Fitting tabular data using smooth curve fits video transcript
Fitting tabular data using smooth curve fits video transcript¶
Today we’ll be talking about adding curve fits in a differentiable way. What I mean by this is when you have a set of tabular or discrete data and you want to supply a curve fit across this data so that you can do design optimizations around that data.
My thesis statement here is that we will need to use a smooth and continuous curve fit for this data. It will allow us to use gradient-based optimizers and Newton solvers for solving this model. When I say curve please think of it as a general term which includes curves, surfaces and hypersurfaces. This way we can handle the n-dimensional case. For most of the examples here we will be looking at a one-dimensional curve to make sure that we can visualize it easily and understand what’s going on.

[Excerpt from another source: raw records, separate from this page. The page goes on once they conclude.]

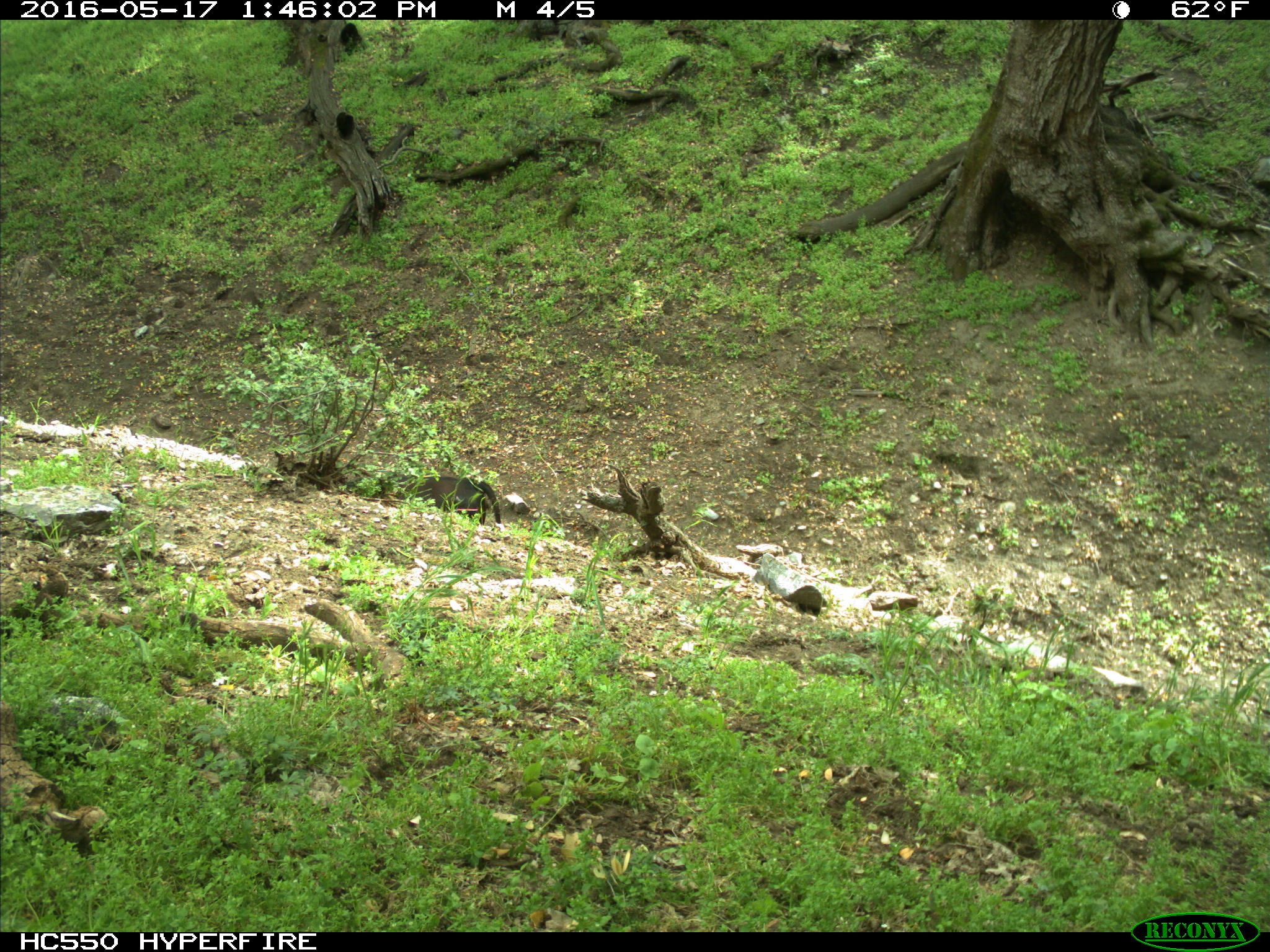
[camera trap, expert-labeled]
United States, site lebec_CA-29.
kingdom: Animalia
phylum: Chordata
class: Mammalia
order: Artiodactyla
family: Bovidae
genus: Bos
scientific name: Bos taurus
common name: domestic cow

I’ll first show you maybe the the incorrect and simplest way to set up a curve it and then show you how to do this in a better way so that it is well posed for gradient-based optimization. Additionally I’ll give you a real world example and explain some of the ramifications of what the different curve fits mean for that example.
This topic firmly falls within the modeling category but it does also touch in the optimization and differentiation realms.
So first let me explain why using a piecewise linear fit is a bad idea generally. Let’s say we have some data here. We have one dimensional data. Here we have the x-axis and then f of x or kind of the output of this function and we see from this one-dimensional case that we can connect them using a piecewise linear fit. This means just drawing lines in between the individual points and interpolating in a linear way between those points. This is the simplest option because you don’t have to have any knowledge about any kind of physics between those points. You don’t have to know about the nonlinearity between them as well. It’s very simple, it’s naive right.
But an issue arises when you try to use this curve fit in a gradient-based optimization. Let me show you. Let’s zoom in on this point here, which happens to be the minimum of this function. We see here that the gradient or the derivative as we sweep changes instantly at this point. Now that’s bad news for a gradient-based optimizer and the reason why it’s bad news is that if the the gradient-based optimizer is sitting on one side of this point and is attempting to move towards the minimum it will step across that point. So as you saw from that sweep if it goes from left to right then all of a sudden the derivative switches instantly. The gradient-based optimizer is looking for where the derivative is zero or that gradient value is zero because that suggests that there’s an extrama there, in this case a minima. However, because the derivative changes instantly, the optimizer cannot succeed. It says “I’m not sure what to do here.”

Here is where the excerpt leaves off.